First author

Credit: G. OPPEGÅRD

The ocean will no doubt have an important role in global warming. Yet predicting its role remains a challenge without a better understanding of how marine microorganisms interact to drive carbon and nutrient cycles. On page 387, Frede Thingstad, a marine microbiologist at the University of Bergen in Norway, and his diverse team describe counterintuitive findings from an experimental Arctic ecosystem — that adding carbon to a marine food web reduces the system's total carbon. Thingstad says solving this conundrum sheds light on the seas.

Why were these findings counterintuitive?

Finding less total carbon after adding it to the system was a surprise. The individual data, from bacterial abundance to total organic carbon levels, did not tell a consistent story until we worked through the mechanisms involved. Microbial growth rates can be limited by either organic carbon or nutrients. When carbon is limiting, bacteria compete for — and immobilize — mineral nutrients, which reduces their ability to produce new organic matter, lowering the total organic carbon.
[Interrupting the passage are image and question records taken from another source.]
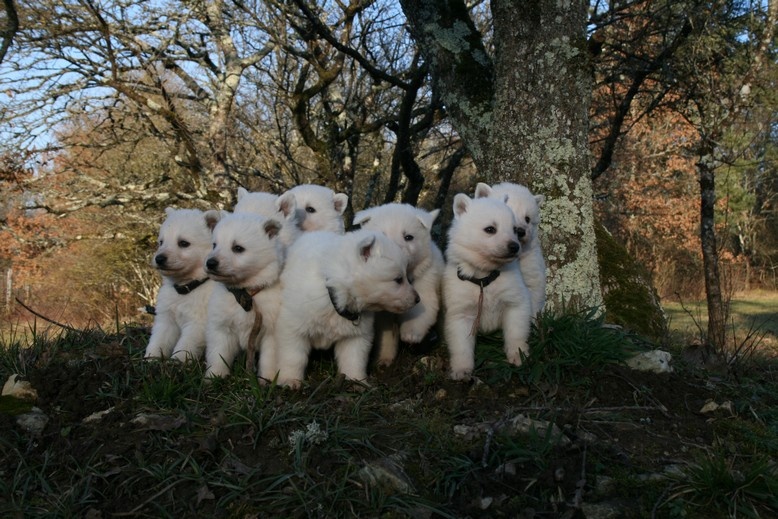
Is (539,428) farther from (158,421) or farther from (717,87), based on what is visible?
(717,87)

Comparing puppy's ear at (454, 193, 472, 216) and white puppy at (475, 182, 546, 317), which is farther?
white puppy at (475, 182, 546, 317)

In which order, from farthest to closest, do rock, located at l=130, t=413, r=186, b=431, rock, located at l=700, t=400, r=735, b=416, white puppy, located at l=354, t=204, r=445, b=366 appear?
white puppy, located at l=354, t=204, r=445, b=366 < rock, located at l=700, t=400, r=735, b=416 < rock, located at l=130, t=413, r=186, b=431

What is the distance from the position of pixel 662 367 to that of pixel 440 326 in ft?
5.40

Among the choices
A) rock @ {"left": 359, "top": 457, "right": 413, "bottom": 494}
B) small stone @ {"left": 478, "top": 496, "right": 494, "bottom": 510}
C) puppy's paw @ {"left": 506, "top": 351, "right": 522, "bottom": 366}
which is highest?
puppy's paw @ {"left": 506, "top": 351, "right": 522, "bottom": 366}

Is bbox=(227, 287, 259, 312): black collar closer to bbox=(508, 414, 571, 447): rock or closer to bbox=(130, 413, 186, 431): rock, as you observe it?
bbox=(130, 413, 186, 431): rock

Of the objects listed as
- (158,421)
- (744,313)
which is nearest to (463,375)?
(158,421)

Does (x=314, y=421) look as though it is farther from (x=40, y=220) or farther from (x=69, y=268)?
(x=69, y=268)

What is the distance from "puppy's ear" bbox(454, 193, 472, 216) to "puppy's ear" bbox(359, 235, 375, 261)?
3.27ft

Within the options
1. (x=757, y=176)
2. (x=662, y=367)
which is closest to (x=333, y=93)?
(x=662, y=367)

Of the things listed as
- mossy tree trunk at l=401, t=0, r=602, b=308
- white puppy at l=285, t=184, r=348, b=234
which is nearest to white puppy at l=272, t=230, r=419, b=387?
white puppy at l=285, t=184, r=348, b=234

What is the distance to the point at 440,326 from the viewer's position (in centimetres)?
493

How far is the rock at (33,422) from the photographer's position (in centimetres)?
377

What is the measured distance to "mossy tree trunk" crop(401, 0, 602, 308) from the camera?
6.19 meters

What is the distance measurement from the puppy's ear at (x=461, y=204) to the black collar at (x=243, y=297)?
1656mm
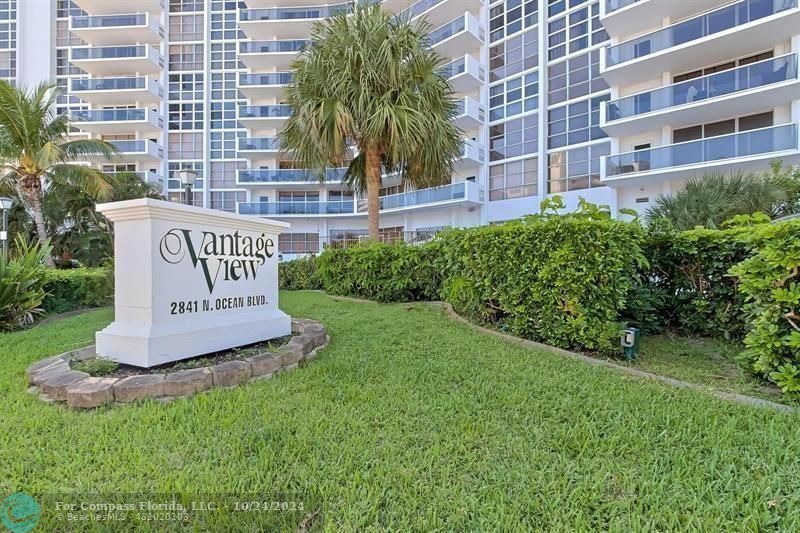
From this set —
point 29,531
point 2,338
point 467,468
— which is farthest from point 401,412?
point 2,338

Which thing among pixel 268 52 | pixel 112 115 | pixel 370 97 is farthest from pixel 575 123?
pixel 112 115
Why are marine food webs hard to study?

Marine food webs are less accessible than land-based webs. Like all microbes, marine microorganisms are difficult to see, and scientists can grow only a tiny fraction of them in the lab. We are dependent on developing techniques to determine which organisms are present and what properties they have. Although these techniques are improving, there are still many unknowns in the system that surprise us.

What research is needed to untangle marine food webs?

Rather than taking ocean measurements, we need to experiment with the system's dynamics. We used mesocosms — experimental systems holding a cubic metre of seawater — to study microbial interactions under controlled conditions. Ideally, we'd like to place them offshore to conduct replicated, real-world tests in diverse, open waters.

Has the field developed as you imagined?

Early on, I thought that mathematically modelling the entire microbial food web sounded ridiculous. Not any more. The main lesson of this work is that we can better understand basic mechanisms with models.

What do you hope to learn before you retire?

I hope to understand how microbial biodiversity is controlled in the ocean. It must be partly driven by how organisms with different life strategies optimize nutrient competition and defend against viruses or predators.